「妃依ー、掃除するから早く起きてー」



ぼやっとした脳は、うっすらと明るい部屋がすでに朝を迎えていることをなんとか認識した。


原田さんの声でもなく、ましてや目覚まし時計の音でもなく、母の声に起こされる今日。


今、何時なんだろう。

どれくらい寝ていたのだろう。


そんなことも分からなくなるくらい、起きていたくなかったことは確かだ。



「はーい……」



所在なく返事をしては、もぞもぞと肌掛けの中で自分のぬくもりを探す。


ふと、パジャマの胸ポケットに手を伸ばす。

そこには、平助に去り際にもらった文をしまっていた。


いくら書道部だからといって、この文の彼の字をすべて読むことはできなかった。

昨日はそれで泣いてしまった。

彼の気持ちが今すぐに分からないだなんて、虚しすぎて。



「嫌だな……戻されるなんて」




――昨日。

父に「今は平成だよ、何言ってんだ」的なことを言われた時、気を失ったつもりでいたけれど、実際にはどうやら倒れたとかそういうことになったわけではなかったらしい。

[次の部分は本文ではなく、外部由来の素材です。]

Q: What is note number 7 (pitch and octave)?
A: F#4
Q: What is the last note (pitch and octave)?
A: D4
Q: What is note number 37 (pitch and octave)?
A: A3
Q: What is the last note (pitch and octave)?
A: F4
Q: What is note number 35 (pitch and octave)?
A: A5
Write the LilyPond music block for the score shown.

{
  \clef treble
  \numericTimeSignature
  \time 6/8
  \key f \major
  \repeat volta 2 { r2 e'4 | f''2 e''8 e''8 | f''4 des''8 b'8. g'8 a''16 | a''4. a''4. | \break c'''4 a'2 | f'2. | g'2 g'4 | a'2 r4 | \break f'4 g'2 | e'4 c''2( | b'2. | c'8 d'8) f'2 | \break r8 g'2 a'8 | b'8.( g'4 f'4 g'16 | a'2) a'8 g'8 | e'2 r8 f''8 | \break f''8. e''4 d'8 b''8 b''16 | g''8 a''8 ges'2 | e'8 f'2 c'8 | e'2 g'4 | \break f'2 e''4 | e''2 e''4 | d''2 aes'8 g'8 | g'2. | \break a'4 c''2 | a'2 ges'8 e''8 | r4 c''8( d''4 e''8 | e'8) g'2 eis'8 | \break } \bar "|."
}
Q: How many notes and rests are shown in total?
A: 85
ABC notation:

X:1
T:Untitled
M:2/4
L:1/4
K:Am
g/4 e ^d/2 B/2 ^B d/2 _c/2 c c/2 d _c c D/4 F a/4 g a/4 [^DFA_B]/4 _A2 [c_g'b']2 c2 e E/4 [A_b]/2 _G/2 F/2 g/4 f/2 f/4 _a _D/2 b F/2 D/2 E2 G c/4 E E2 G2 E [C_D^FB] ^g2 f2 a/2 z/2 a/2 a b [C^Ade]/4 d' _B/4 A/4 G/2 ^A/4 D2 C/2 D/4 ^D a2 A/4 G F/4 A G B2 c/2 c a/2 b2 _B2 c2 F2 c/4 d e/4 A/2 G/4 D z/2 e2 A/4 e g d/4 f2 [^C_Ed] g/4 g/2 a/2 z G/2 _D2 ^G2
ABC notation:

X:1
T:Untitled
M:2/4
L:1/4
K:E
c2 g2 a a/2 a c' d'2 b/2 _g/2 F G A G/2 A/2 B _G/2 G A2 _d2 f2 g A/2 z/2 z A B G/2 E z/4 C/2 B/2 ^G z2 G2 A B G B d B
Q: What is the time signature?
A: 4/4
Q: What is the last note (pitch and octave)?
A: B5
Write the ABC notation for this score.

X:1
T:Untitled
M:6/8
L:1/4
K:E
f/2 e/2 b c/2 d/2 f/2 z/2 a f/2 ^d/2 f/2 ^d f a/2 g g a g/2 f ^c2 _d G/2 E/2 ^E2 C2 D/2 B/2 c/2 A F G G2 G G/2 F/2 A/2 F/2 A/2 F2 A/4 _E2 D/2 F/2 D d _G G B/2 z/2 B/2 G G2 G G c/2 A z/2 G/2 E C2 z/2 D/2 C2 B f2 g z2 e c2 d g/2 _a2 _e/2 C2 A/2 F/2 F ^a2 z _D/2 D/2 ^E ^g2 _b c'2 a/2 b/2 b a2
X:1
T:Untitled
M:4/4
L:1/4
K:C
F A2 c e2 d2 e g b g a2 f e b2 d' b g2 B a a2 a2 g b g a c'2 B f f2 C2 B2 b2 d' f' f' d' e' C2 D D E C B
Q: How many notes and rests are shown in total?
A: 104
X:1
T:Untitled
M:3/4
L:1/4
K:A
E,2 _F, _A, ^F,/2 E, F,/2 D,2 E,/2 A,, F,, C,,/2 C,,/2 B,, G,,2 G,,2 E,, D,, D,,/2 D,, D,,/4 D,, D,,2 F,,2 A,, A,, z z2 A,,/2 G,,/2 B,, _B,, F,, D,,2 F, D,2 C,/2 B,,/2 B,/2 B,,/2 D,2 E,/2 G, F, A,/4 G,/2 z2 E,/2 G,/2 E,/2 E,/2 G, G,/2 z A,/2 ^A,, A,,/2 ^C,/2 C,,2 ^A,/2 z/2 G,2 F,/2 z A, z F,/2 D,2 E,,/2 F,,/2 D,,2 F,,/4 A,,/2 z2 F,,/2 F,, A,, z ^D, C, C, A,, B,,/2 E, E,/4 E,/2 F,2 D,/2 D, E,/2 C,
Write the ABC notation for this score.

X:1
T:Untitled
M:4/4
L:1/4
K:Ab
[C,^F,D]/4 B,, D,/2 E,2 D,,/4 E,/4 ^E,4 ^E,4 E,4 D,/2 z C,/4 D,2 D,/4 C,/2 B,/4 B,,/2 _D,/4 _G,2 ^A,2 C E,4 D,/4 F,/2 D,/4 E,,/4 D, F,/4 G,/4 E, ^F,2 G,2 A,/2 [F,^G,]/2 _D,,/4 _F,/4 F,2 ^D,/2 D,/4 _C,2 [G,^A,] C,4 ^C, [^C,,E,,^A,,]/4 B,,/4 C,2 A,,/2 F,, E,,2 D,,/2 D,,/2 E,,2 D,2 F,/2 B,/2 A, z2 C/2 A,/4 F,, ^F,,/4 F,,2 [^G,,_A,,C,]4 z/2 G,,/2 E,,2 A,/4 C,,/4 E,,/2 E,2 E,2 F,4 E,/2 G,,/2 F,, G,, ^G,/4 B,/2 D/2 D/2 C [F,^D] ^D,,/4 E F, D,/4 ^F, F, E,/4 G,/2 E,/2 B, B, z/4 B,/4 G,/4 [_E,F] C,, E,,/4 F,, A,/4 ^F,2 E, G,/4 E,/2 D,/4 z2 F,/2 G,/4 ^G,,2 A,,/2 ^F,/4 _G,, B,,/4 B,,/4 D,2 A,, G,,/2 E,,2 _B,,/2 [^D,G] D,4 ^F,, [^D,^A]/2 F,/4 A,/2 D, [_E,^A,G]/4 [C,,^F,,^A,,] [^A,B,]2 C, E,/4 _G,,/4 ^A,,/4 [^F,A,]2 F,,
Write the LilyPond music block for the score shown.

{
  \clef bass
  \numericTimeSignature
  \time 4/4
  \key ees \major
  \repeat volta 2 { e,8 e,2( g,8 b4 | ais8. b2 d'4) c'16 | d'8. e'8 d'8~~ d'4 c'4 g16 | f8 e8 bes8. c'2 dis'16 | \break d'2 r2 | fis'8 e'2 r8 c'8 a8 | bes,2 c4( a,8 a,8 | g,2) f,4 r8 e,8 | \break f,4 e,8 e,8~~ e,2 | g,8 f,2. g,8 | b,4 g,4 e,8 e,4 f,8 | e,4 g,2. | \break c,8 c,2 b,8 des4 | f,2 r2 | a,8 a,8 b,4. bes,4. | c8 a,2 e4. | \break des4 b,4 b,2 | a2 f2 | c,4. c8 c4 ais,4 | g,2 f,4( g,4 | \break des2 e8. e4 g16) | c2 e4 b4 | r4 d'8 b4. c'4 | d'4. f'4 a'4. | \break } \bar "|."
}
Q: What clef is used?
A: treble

ただ現実が遠くに感じられて、とてつもない寂しさに襲われたショックで、周りの物音が聞こえなくなっていたようだ。


しかも、日付はおろか時間もまったく進んでいなくて、父に連れられて帰ってきた時に確認したら私は夏の制服を着ていて。



“あの時”、梅雨の時期だったことも、学校帰りだったこともすっかり忘れていた。



それに、もう、あの連続した夢の更なる続きを見ることは、この先二度とないのかもしれない。

……だって今日は、久しぶりに何の夢も見ていないのだから。